Muitos me perguntam como é fazer ciência no Brasil. Difícil de explicar. Nos dias de hoje, é mais ou menos assim: tentar se concentrar em algo muito complexo, ao mesmo tempo em que um cachorro late incessantemente em uma das suas orelhas. Na outra orelha, você ouve uma furadeira de impacto. E, na sua frente, alguém gritando que o que você faz não importa e você nunca vai conseguir emprego.
Essa terceira parte, um pouco, sempre existiu. Antes, ela soava mais como um desafio – não era um fato consumado. Quem, como eu, decidiu ficar, sabia que seria difícil. Mas não imaginava que veríamos o que este governo fez e está fazendo com a ciência no Brasil.
Décadas foram necessárias para construir as agências de fomento nacionais. Capes e CNPq, Finep, universidades, ministérios de Ciência, Educação, Saúde. Políticas, leis, mecanismos de suporte e de monitoramento de qualidade – um a um, vêm sendo destruídos sumariamente. Nada era perfeito; era uma construção diária. Mas existia um sentimento que podíamos passar para nossos alunos de que um futuro melhor era possível.

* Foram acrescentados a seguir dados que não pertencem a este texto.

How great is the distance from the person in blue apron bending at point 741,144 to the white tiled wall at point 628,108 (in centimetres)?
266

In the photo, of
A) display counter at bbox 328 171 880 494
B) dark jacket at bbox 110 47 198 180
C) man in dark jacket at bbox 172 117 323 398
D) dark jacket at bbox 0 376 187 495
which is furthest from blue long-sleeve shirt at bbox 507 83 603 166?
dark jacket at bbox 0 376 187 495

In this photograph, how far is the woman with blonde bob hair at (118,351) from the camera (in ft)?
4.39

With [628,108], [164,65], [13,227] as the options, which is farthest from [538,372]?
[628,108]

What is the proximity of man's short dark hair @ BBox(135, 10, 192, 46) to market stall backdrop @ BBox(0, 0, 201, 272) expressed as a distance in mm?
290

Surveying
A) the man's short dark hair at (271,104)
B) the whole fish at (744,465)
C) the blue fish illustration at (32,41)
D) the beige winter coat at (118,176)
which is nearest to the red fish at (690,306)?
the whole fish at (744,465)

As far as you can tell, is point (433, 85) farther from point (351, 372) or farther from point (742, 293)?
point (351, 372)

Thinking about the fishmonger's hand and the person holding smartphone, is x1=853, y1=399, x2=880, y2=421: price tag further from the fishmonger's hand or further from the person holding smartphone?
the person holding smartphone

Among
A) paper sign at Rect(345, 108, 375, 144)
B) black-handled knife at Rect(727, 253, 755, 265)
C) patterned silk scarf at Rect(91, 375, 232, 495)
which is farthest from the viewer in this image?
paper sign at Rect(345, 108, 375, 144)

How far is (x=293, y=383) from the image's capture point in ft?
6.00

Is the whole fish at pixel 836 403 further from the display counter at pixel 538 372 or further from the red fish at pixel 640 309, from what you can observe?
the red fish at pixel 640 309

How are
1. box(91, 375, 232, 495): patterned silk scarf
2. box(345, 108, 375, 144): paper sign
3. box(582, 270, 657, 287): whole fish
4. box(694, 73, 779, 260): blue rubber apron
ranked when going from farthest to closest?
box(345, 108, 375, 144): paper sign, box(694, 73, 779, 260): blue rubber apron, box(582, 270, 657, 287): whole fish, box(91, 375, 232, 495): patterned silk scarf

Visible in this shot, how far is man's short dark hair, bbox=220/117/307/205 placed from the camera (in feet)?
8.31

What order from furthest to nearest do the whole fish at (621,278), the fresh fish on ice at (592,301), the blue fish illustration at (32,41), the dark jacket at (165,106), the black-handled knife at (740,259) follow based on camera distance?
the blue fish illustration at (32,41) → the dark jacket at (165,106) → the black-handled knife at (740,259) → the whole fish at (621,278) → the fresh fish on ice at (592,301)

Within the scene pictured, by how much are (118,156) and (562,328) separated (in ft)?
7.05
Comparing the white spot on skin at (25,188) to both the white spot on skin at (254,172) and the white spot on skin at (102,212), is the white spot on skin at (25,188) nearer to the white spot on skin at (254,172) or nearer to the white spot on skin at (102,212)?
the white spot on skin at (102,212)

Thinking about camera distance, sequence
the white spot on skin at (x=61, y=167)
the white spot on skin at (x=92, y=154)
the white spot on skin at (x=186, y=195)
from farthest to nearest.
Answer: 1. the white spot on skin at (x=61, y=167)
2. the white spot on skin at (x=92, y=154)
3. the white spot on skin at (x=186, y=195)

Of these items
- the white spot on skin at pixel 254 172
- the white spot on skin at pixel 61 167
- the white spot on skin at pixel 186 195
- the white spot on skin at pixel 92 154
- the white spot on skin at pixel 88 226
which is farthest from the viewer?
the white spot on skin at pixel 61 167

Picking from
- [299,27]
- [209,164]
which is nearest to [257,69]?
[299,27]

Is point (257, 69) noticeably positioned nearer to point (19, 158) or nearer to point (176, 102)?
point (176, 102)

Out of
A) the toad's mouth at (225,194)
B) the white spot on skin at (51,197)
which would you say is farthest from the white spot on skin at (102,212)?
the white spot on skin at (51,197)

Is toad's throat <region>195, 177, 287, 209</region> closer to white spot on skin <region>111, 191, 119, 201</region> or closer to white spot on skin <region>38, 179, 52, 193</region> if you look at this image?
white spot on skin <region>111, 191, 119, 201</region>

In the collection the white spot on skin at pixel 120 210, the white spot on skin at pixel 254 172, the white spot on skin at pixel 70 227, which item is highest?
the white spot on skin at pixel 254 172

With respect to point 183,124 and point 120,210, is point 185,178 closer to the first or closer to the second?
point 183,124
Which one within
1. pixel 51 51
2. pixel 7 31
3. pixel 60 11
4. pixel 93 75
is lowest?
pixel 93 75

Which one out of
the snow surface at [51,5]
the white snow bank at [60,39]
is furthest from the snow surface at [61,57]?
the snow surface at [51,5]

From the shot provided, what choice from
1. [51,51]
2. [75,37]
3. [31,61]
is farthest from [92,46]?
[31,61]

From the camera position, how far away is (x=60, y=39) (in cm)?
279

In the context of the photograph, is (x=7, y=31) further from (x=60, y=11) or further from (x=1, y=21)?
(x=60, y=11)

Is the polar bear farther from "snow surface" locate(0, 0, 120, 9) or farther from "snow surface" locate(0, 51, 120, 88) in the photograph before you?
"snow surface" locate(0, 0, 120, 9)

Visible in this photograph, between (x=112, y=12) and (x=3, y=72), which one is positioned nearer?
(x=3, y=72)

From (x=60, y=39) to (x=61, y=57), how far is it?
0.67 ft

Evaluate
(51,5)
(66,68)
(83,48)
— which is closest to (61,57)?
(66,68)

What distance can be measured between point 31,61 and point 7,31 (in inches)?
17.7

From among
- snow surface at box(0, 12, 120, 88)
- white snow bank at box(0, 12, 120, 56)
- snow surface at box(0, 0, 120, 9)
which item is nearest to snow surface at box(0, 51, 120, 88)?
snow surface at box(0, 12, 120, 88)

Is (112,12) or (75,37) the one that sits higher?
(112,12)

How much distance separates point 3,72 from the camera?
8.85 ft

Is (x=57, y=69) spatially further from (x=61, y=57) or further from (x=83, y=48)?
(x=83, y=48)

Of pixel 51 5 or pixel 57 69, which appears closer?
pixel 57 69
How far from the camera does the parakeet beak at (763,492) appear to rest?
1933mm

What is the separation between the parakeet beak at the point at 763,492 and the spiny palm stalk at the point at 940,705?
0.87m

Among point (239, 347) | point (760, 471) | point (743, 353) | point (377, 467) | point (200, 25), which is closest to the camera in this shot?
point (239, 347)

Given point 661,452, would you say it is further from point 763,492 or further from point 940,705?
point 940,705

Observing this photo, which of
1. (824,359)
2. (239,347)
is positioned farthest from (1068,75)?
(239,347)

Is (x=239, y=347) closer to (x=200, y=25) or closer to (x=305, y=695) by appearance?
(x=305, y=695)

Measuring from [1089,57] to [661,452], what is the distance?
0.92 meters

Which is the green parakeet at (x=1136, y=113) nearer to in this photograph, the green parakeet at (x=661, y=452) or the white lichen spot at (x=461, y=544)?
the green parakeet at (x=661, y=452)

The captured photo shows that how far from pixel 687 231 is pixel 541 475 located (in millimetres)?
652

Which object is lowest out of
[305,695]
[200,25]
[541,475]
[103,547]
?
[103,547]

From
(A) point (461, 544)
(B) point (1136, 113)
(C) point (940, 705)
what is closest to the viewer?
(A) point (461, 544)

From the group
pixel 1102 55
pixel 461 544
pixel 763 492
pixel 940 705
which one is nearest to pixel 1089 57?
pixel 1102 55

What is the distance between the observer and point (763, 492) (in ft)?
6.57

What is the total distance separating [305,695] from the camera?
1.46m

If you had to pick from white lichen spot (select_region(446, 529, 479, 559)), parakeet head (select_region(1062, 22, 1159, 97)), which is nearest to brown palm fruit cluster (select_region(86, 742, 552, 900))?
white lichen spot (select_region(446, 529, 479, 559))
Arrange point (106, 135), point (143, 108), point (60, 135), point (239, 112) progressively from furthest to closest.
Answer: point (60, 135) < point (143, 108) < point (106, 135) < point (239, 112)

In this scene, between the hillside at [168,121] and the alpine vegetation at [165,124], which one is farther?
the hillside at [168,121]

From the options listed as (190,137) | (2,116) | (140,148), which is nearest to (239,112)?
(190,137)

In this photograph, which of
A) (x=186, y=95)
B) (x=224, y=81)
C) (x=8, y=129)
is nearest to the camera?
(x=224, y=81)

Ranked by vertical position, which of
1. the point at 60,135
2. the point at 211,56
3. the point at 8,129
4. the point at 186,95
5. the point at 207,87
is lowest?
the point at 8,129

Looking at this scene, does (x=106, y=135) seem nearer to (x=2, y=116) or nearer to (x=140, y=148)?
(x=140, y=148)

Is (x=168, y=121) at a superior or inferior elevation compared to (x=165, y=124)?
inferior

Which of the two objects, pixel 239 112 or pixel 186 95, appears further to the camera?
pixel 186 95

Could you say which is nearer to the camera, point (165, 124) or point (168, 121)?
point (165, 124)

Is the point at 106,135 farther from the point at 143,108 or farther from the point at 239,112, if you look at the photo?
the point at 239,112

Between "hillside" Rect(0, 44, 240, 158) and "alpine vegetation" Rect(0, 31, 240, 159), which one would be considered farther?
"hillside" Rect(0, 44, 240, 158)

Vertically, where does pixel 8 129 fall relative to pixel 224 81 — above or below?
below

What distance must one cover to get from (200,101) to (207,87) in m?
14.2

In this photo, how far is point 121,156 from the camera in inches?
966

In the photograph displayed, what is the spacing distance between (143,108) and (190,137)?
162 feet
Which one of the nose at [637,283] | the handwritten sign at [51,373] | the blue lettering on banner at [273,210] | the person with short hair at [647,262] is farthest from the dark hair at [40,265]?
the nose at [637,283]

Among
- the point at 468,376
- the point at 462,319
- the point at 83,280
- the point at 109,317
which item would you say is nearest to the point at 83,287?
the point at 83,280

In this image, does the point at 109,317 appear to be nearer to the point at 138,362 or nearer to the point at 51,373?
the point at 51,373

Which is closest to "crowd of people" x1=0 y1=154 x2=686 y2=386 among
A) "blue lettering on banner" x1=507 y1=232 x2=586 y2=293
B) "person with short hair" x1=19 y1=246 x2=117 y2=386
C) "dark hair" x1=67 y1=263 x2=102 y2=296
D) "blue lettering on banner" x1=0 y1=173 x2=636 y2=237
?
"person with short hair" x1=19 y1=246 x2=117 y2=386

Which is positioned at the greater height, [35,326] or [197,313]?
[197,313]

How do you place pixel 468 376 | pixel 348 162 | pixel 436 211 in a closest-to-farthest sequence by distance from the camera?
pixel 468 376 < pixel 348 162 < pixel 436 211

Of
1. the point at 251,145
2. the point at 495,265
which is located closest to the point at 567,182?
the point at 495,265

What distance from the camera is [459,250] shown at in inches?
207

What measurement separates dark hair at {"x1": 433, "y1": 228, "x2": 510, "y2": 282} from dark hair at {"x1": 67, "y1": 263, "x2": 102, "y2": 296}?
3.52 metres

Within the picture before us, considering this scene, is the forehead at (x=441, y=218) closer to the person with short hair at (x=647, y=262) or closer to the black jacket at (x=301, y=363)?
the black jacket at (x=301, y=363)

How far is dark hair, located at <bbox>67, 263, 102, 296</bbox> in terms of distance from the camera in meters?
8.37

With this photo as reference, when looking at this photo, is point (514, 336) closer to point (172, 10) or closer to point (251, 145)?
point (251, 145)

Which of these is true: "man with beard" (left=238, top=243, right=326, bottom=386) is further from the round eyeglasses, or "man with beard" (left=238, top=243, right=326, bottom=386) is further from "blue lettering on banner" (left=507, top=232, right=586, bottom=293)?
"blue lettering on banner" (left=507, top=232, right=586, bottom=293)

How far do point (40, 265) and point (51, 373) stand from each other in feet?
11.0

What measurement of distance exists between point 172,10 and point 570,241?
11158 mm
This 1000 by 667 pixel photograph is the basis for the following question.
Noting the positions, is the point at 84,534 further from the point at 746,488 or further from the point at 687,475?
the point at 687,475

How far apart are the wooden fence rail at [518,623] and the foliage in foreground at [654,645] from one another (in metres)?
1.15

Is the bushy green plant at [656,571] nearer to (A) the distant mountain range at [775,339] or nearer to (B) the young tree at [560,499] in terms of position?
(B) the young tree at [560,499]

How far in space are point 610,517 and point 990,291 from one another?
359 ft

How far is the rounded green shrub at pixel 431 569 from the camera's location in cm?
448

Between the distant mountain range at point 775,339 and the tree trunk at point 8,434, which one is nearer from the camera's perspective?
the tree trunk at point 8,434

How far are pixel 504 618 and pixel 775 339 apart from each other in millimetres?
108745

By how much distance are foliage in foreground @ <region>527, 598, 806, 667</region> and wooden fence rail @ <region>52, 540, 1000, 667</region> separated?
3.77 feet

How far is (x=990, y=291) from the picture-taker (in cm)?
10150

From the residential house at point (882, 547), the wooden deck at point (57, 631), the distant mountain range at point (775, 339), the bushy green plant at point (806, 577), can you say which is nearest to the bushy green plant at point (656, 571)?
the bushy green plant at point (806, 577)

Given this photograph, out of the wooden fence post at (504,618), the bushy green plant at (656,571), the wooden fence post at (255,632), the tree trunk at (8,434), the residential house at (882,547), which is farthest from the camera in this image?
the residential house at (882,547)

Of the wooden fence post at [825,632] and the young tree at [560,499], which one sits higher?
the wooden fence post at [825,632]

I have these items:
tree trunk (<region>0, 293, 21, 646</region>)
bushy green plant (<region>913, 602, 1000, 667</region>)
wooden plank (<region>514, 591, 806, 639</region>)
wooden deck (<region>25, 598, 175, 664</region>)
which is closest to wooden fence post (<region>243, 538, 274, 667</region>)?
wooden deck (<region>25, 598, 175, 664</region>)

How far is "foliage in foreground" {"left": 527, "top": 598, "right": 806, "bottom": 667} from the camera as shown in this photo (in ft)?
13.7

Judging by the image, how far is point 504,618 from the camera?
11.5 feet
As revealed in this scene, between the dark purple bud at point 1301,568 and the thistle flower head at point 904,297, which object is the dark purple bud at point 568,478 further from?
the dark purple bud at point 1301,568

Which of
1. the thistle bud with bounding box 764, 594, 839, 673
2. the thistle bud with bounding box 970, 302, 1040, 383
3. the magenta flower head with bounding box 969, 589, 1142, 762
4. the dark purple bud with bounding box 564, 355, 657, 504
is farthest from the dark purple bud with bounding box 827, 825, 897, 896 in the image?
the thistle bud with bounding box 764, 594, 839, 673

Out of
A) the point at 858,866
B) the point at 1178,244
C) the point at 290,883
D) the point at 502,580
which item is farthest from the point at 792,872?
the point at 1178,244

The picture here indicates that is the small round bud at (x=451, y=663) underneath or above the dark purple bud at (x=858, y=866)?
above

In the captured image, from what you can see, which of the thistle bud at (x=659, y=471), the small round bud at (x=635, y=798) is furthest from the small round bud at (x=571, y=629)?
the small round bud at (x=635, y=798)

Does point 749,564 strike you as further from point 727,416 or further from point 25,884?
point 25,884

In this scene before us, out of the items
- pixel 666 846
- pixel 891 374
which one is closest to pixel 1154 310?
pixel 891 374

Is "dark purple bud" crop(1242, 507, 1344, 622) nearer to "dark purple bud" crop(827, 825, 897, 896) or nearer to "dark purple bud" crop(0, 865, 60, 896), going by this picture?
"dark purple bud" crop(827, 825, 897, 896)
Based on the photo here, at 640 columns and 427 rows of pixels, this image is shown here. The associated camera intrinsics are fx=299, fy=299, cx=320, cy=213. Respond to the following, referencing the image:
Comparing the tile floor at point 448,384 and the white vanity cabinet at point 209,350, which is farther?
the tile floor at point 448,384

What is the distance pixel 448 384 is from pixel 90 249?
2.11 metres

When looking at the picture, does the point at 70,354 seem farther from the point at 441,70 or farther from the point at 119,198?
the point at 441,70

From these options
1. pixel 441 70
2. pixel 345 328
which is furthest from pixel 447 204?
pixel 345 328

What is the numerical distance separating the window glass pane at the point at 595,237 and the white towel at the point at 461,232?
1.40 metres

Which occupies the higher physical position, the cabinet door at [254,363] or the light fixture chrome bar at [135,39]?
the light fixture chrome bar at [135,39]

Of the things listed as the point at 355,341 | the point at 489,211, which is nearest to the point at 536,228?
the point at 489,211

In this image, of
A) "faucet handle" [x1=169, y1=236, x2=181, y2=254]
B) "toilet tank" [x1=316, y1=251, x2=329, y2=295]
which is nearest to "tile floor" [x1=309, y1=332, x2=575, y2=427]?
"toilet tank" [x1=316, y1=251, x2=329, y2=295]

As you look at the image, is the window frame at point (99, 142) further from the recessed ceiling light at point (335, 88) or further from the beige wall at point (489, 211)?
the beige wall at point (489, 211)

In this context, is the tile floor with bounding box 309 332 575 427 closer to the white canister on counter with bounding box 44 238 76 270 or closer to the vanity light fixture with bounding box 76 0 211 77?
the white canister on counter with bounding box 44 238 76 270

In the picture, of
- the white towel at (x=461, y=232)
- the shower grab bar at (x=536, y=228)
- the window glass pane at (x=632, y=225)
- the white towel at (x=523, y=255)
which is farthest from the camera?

Em março de 2020, eu recém havia ingressado no serviço público. Três doutorandos e eu tínhamos o espaço do laboratório, mas não os recursos para insumos ou equipamentos. Quando a pandemia começou, nos lançamos a estudar o que colegas estrangeiros, bem equipados, descobriam sobre o vírus. Foi quando colaboradores nossos no Hospital Moinhos de Vento reposicionaram para covid-19 a verba que possuíam de um projeto do Ministério da Saúde. Juntos, iniciamos um estudo da imunidade das crianças com covid-19.
Orçamentos, reuniões, planejamentos, compras – todos feitos online. A universidade se organizou para que alguns laboratórios funcionassem com segurança. Alunos se voluntariaram a trabalhar enquanto ainda lavávamos as compras do supermercado. Amostras foram coletadas e processadas enquanto ainda aprendíamos sobre o vírus. O grupo coalesceu em meio ao desafio – e diferentes projetos foram iniciados. E completados.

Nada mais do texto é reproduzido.